### Written task
Copy out each of the items below word for word, with no changes.

--- Begin ---

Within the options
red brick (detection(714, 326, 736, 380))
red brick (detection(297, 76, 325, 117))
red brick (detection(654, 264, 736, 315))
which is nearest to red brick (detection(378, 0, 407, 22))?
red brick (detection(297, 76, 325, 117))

--- End ---

### Reply
Within the options
red brick (detection(714, 326, 736, 380))
red brick (detection(297, 76, 325, 117))
red brick (detection(654, 264, 736, 315))
which is nearest to red brick (detection(378, 0, 407, 22))?
red brick (detection(297, 76, 325, 117))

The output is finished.